Home » Italia » Moni Ovadia on Gratuitousness

Moni Ovadia on Gratuitousness

posted in: Economics, Italia 0

Moni Ovadia, interviewed by Gabriella Caramore during the Torino Spiritualità conference on September 26, 2010.  The theme of the 2010 conference was gratuitousness [gratuità].

My translation (transcription below): “Gratuitousness is basic to the life of a person, because this is how we know ourselves to be human.  Gratuitousness is an escape from alienation and commoditization.  Today more than ever the powers that be want us to believe that life should be lived by these rules: “Produce, consume, shut up, and die.  You are nothing but a social and biological accident whose life is irrelevant.”  An act of gratuitousness breaks these chains and liberates us.  An act of gratuitousness is something you do for your neighbor, and doing something for your neighbor is in and of itself receiving.  There is no need for mediation, for the mechanism, say, of a goods/consumption relationship.  Naturally, gratuitousness should be thought of as the engagement of an individual with his or her neighbors, the immediate community, and the larger community of humanity.  There is a great danger that gratuitousness could again be exploited [lit: instrumentalized] by the mechanisms of economic power (which today is power tout court), to ease one’s conscience, to ease one’s responsibility, of the fact that it is necessary to take action in the public economy to intervene in social needs.”

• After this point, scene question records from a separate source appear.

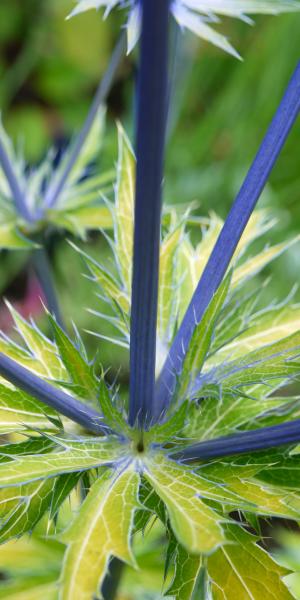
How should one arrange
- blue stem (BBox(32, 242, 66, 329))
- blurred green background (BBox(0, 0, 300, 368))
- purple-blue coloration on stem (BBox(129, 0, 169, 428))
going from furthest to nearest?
1. blurred green background (BBox(0, 0, 300, 368))
2. blue stem (BBox(32, 242, 66, 329))
3. purple-blue coloration on stem (BBox(129, 0, 169, 428))

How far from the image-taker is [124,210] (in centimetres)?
54

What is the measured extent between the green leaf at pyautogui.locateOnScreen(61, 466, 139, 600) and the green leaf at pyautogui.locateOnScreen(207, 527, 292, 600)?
0.08m

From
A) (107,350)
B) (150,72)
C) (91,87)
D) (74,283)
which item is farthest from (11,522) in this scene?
(91,87)

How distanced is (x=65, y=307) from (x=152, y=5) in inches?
54.9

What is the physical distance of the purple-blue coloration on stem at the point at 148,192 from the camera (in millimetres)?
248

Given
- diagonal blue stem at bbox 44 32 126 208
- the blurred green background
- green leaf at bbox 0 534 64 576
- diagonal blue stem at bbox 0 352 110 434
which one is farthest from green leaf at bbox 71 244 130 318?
the blurred green background

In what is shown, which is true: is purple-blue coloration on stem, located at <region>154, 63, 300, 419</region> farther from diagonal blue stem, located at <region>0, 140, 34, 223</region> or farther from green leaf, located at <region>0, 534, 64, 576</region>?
green leaf, located at <region>0, 534, 64, 576</region>

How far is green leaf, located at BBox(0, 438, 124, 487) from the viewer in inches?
15.3

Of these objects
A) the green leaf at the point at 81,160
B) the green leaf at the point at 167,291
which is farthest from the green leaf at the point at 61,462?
the green leaf at the point at 81,160

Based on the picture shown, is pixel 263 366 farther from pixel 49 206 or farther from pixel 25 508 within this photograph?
pixel 49 206

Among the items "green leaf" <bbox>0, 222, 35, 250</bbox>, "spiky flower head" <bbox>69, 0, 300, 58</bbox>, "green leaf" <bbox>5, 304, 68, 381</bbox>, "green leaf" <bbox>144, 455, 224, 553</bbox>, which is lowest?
"green leaf" <bbox>144, 455, 224, 553</bbox>

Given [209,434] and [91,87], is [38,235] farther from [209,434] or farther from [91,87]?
[91,87]

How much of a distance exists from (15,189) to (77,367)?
298 millimetres

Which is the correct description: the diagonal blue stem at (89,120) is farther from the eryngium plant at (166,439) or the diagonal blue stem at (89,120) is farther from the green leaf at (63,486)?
the green leaf at (63,486)
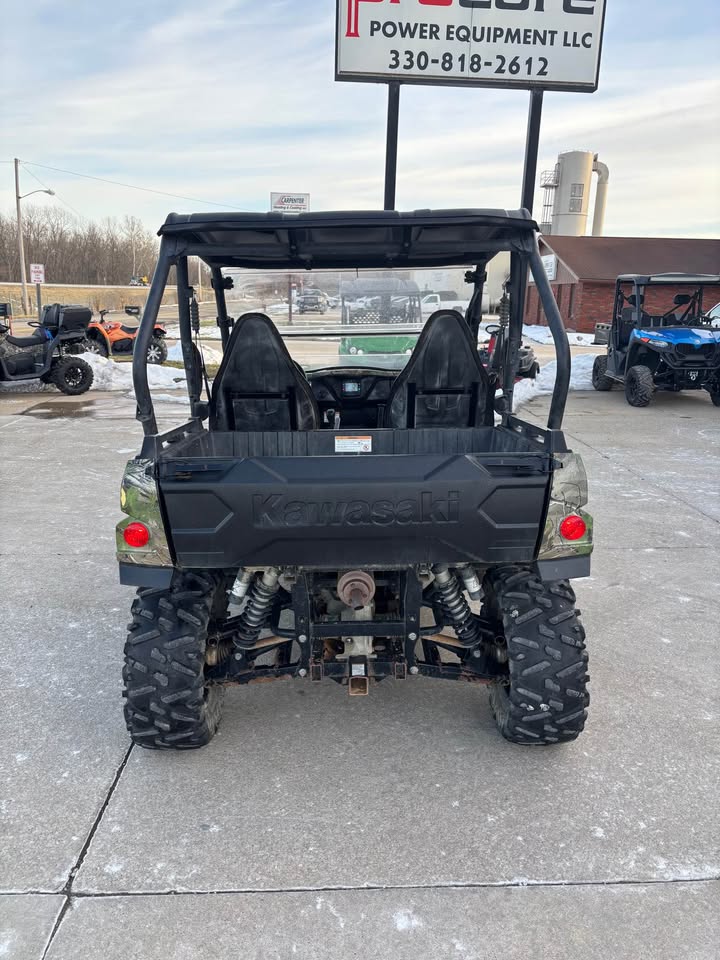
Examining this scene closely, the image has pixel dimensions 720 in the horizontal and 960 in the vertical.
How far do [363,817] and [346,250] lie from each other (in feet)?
7.58

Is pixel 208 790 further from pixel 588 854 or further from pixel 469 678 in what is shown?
pixel 588 854

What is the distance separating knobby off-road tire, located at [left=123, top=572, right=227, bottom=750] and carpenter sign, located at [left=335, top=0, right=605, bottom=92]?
7.95 m

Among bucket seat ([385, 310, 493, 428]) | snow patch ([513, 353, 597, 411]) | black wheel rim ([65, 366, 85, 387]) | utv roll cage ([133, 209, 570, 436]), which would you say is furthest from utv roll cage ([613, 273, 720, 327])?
black wheel rim ([65, 366, 85, 387])

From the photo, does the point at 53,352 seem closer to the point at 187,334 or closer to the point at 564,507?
the point at 187,334

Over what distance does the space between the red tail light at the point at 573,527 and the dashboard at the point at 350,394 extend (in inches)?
80.0

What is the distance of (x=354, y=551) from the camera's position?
251 centimetres

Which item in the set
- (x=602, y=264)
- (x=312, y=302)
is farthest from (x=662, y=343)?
(x=602, y=264)

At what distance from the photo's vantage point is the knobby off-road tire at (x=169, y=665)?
2668 millimetres

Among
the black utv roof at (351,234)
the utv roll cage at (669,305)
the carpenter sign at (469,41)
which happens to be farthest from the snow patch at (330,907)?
the utv roll cage at (669,305)

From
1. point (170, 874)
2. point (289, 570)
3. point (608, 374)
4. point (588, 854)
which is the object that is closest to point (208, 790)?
point (170, 874)

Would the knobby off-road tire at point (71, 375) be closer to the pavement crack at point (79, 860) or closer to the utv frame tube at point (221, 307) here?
the utv frame tube at point (221, 307)

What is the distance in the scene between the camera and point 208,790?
2.65 metres

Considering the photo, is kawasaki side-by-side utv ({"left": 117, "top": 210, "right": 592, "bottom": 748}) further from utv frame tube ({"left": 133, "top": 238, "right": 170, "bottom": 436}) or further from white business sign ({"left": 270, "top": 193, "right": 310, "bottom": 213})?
white business sign ({"left": 270, "top": 193, "right": 310, "bottom": 213})

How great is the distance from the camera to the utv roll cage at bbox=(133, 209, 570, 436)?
2.58m
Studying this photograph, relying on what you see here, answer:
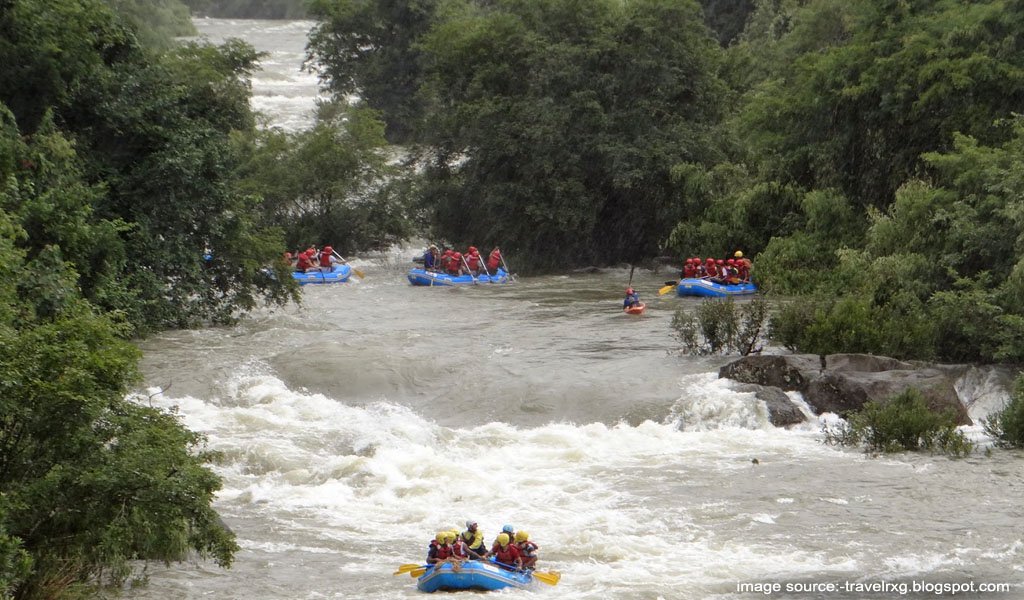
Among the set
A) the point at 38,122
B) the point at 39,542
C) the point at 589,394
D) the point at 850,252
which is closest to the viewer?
the point at 39,542

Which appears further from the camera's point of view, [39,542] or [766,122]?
[766,122]

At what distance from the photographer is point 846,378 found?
1834 cm

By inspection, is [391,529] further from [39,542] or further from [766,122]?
[766,122]

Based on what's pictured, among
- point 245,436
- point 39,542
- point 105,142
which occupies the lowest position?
point 245,436

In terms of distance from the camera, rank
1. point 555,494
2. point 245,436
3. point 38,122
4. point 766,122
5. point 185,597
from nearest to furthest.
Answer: point 185,597, point 555,494, point 245,436, point 38,122, point 766,122

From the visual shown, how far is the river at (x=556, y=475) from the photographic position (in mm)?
12156

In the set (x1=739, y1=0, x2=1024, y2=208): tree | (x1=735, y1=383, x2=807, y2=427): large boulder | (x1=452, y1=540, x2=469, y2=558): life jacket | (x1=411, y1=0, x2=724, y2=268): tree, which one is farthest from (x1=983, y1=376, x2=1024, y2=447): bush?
(x1=411, y1=0, x2=724, y2=268): tree

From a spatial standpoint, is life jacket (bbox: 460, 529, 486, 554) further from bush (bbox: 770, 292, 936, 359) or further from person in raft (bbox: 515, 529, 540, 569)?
bush (bbox: 770, 292, 936, 359)

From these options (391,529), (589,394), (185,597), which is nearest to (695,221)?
(589,394)

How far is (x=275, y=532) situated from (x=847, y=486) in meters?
6.79

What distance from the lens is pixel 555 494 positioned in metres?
14.9

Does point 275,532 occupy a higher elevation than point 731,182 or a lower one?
lower

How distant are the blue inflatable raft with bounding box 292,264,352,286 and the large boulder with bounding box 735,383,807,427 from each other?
16356 millimetres

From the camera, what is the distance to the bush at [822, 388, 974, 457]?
16.3 meters
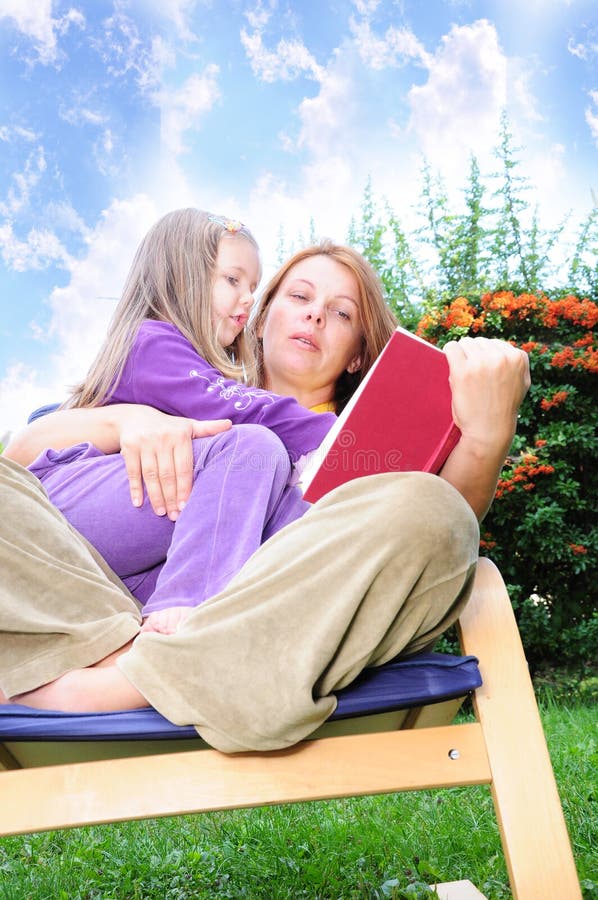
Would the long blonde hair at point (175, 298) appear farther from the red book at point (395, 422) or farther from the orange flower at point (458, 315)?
the orange flower at point (458, 315)

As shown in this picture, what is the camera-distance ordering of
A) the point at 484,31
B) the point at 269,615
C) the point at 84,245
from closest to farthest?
1. the point at 269,615
2. the point at 84,245
3. the point at 484,31

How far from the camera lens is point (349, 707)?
114cm

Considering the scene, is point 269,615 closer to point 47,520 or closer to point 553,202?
point 47,520

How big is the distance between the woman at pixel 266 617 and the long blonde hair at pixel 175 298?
0.66 metres

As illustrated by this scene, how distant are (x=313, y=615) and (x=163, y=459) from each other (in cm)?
53

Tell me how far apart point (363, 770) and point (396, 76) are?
10503mm

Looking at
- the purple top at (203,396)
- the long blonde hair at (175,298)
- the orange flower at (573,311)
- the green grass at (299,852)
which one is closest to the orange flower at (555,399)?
the orange flower at (573,311)

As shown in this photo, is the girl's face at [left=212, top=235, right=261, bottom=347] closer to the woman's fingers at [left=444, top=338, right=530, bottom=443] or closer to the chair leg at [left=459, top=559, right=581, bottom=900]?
the woman's fingers at [left=444, top=338, right=530, bottom=443]

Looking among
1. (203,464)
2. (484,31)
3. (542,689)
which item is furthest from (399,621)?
(484,31)

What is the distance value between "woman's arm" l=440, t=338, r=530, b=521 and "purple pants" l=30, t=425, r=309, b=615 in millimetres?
300

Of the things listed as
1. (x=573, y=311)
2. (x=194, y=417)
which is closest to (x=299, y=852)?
(x=194, y=417)

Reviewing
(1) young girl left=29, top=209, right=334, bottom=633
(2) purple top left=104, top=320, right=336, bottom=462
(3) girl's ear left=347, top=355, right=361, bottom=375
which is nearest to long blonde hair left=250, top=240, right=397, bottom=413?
(3) girl's ear left=347, top=355, right=361, bottom=375

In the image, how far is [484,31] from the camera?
35.5 feet

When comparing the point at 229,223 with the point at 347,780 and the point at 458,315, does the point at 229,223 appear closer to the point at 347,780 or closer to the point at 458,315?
the point at 347,780
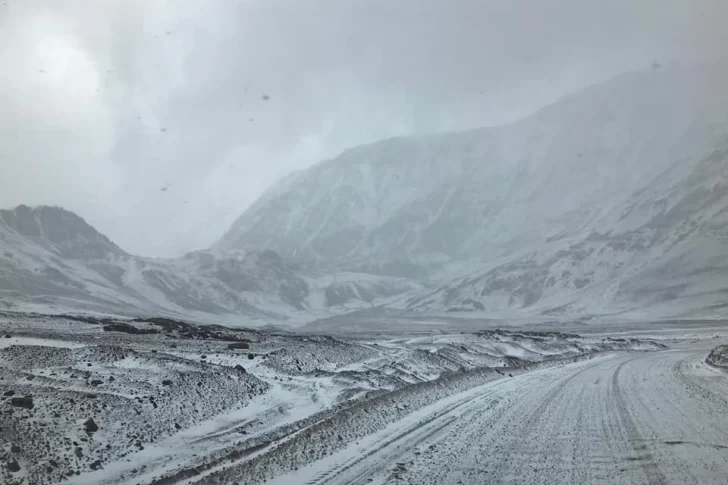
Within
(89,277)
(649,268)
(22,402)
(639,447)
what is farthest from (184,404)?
(649,268)

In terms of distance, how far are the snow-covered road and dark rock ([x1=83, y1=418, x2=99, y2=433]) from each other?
19.8 ft

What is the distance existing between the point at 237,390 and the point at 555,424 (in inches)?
486

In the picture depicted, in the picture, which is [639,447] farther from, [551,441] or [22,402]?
[22,402]

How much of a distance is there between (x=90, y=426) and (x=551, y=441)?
13413 millimetres

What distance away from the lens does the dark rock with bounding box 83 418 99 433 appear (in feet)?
49.2

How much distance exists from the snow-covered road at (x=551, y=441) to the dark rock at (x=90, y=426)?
19.8ft

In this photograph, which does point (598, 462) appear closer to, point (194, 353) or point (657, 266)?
point (194, 353)

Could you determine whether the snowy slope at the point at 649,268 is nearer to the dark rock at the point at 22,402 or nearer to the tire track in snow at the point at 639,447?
the tire track in snow at the point at 639,447

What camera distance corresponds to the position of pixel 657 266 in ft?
528

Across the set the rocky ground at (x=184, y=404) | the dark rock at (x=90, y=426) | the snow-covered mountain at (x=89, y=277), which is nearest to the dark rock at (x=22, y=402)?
the rocky ground at (x=184, y=404)

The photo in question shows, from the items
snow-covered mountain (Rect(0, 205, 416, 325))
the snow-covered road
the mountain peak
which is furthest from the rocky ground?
the mountain peak

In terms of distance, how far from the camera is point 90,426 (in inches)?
595

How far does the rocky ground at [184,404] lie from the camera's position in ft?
43.9

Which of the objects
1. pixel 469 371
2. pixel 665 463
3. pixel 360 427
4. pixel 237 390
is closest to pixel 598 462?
pixel 665 463
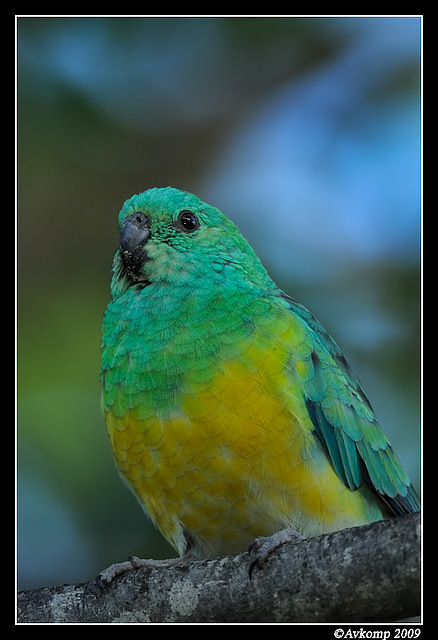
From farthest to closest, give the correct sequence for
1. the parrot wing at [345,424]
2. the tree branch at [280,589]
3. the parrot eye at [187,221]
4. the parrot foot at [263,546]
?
the parrot eye at [187,221], the parrot wing at [345,424], the parrot foot at [263,546], the tree branch at [280,589]

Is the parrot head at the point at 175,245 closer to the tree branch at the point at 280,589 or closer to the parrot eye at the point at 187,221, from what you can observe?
the parrot eye at the point at 187,221

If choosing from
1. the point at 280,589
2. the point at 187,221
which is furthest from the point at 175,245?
the point at 280,589

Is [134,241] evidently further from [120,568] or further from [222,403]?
[120,568]

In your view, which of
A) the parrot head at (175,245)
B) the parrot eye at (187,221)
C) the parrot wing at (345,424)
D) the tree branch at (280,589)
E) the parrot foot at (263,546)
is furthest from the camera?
the parrot eye at (187,221)

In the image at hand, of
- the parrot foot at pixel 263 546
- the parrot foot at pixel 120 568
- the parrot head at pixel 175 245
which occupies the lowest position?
the parrot foot at pixel 120 568

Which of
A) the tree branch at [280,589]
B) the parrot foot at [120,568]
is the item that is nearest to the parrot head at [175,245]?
the parrot foot at [120,568]

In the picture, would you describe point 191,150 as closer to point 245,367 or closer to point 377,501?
point 245,367
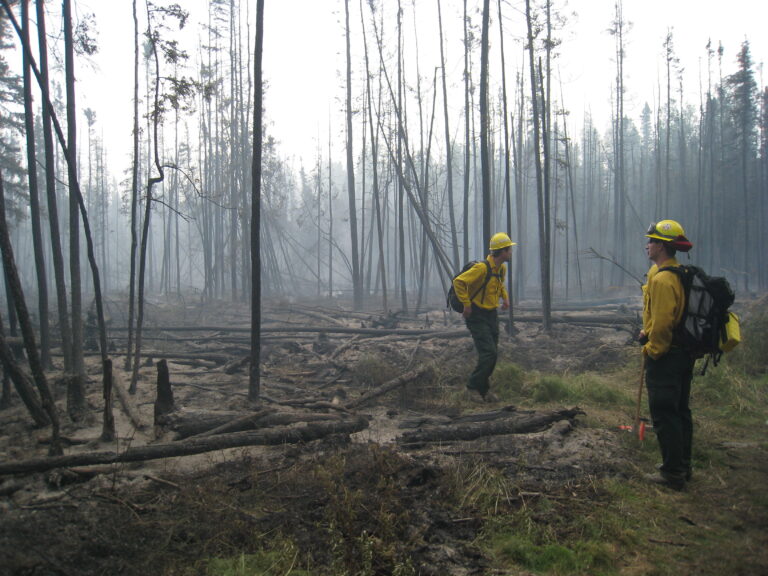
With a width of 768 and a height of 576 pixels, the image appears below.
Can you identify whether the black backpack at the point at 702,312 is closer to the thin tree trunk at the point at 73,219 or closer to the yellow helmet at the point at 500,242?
the yellow helmet at the point at 500,242

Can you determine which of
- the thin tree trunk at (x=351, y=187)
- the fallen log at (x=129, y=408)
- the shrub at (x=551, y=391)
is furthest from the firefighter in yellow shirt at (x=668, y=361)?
the thin tree trunk at (x=351, y=187)

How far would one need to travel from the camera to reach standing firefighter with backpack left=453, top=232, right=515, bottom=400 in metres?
6.05

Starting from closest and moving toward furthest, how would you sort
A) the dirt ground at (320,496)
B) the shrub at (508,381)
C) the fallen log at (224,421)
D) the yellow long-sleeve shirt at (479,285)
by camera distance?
the dirt ground at (320,496), the fallen log at (224,421), the yellow long-sleeve shirt at (479,285), the shrub at (508,381)

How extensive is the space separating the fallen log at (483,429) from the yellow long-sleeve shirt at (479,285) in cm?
153

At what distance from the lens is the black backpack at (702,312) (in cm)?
344

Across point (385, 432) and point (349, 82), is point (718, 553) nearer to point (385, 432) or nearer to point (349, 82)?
point (385, 432)

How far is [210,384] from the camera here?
25.0ft

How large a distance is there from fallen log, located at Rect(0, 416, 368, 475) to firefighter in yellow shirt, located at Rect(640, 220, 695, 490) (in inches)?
110

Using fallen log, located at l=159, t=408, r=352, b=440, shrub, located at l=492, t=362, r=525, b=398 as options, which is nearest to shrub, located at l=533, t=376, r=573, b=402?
shrub, located at l=492, t=362, r=525, b=398

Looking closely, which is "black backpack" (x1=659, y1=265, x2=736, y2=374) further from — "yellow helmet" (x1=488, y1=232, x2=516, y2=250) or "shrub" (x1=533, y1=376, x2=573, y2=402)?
"shrub" (x1=533, y1=376, x2=573, y2=402)

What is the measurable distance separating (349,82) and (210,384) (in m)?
15.8

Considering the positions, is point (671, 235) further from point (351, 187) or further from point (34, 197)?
point (351, 187)

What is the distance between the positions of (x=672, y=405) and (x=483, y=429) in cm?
179

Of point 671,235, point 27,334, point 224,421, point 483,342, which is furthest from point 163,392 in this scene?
point 671,235
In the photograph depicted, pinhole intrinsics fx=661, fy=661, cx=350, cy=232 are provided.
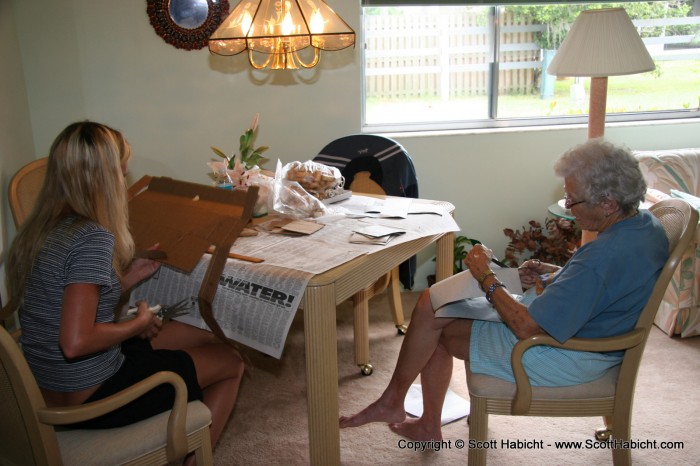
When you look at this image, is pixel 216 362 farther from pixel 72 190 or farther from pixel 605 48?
pixel 605 48

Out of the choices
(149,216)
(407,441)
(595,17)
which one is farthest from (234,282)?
(595,17)

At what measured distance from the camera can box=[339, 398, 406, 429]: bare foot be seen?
2262mm

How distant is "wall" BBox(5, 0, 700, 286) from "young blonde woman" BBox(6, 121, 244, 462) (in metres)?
1.41

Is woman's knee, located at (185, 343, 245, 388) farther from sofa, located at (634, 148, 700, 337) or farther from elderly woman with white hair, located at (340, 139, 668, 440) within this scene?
sofa, located at (634, 148, 700, 337)

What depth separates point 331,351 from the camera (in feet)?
5.88

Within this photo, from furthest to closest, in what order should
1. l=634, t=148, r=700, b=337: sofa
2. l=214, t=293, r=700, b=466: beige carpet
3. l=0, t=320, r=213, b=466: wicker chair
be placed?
l=634, t=148, r=700, b=337: sofa → l=214, t=293, r=700, b=466: beige carpet → l=0, t=320, r=213, b=466: wicker chair

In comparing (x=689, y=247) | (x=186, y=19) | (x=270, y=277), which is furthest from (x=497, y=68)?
(x=270, y=277)

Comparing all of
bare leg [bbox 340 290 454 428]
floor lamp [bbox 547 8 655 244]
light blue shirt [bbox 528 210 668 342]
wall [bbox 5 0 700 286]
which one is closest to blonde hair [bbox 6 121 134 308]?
bare leg [bbox 340 290 454 428]

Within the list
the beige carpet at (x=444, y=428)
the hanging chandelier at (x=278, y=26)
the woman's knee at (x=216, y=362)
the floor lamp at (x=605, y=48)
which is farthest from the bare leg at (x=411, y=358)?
the floor lamp at (x=605, y=48)

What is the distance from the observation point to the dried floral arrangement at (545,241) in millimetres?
3527

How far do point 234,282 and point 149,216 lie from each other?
0.46 m

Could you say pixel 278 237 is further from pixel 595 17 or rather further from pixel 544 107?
pixel 544 107

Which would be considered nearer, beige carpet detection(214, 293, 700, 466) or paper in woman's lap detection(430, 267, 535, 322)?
paper in woman's lap detection(430, 267, 535, 322)

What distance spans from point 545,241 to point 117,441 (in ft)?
8.67
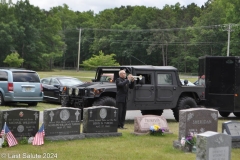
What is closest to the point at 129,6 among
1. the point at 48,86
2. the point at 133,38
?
the point at 133,38

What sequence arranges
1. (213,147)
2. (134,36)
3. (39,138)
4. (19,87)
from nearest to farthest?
(213,147) → (39,138) → (19,87) → (134,36)

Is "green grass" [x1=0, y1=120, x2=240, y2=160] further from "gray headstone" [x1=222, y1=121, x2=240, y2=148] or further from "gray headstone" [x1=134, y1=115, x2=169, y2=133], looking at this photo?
"gray headstone" [x1=134, y1=115, x2=169, y2=133]

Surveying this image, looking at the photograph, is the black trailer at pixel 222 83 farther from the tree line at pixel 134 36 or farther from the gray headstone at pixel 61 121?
the tree line at pixel 134 36

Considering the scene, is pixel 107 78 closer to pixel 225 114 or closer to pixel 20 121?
pixel 20 121

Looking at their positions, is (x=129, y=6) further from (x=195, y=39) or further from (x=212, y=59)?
(x=212, y=59)

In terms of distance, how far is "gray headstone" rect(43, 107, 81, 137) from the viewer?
9656 mm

Listening to this, his opening statement, I was immediately struck how startlingly similar this is to Luigino Bruni’s conclusions on gratuitousness as the response to the reduction of all relationships to impersonal, self-interested, contractually defined market relationships.  Ovadia clearly sees the danger of the reduction of helping others to simply participating in the market society, mediated by the market relationships of producing and consuming goods, thus helping others by creating opportunities for work, and so forth.  Gratuitousness, offering something of ourselves freely and directly to another, breaks the sterility and impersonality of market-mediated relationships, renewing life giving human relationships—because the other is valuable for who he or she is, not for what they can do for us, nor for what we can gain from them in a market transaction.

My transcription: “La gratuità è fondamentale nella vita d’un uomo perché si riconosca come essere umano.  Perché nella gratuità c’è l’uscita dalla alienazione e la mercificazione.  Cioè, oggi più che mai ci vogliono far credere che la vita si svolga secondo questi canoni: produci, consuma, taci, e poi muori.  Cioè, si è un accidente socio-biologico la cui vita è irrilevante.  L’atto di gratuità spezza queste catene e libera, perché l’atto di gratuità è qualcosa che tu fai per il tuo simile, perché fare qualcosa per il tuo simile è in sé ricevere.  Non c’è bisogno dell’intermediazione, del meccanismo, diciamo, del rapporto merce-consumo.  Naturalmente, la gratuità deve essere considerata l’impegno del individuo nei confronti del suo simile, della sua comunità e della comunità più allargata degli esseri umani.  C’è un grande pericolo che la gratuità venga di nuovo strumentalizzata dai meccanismi del potere economico, che oggi è il potere tout court, per sgravarsi la coscienza e sgravarsi la responsabilità del fatto che bisogna attivare processi di economia pubblica per intervenire nel sociale.”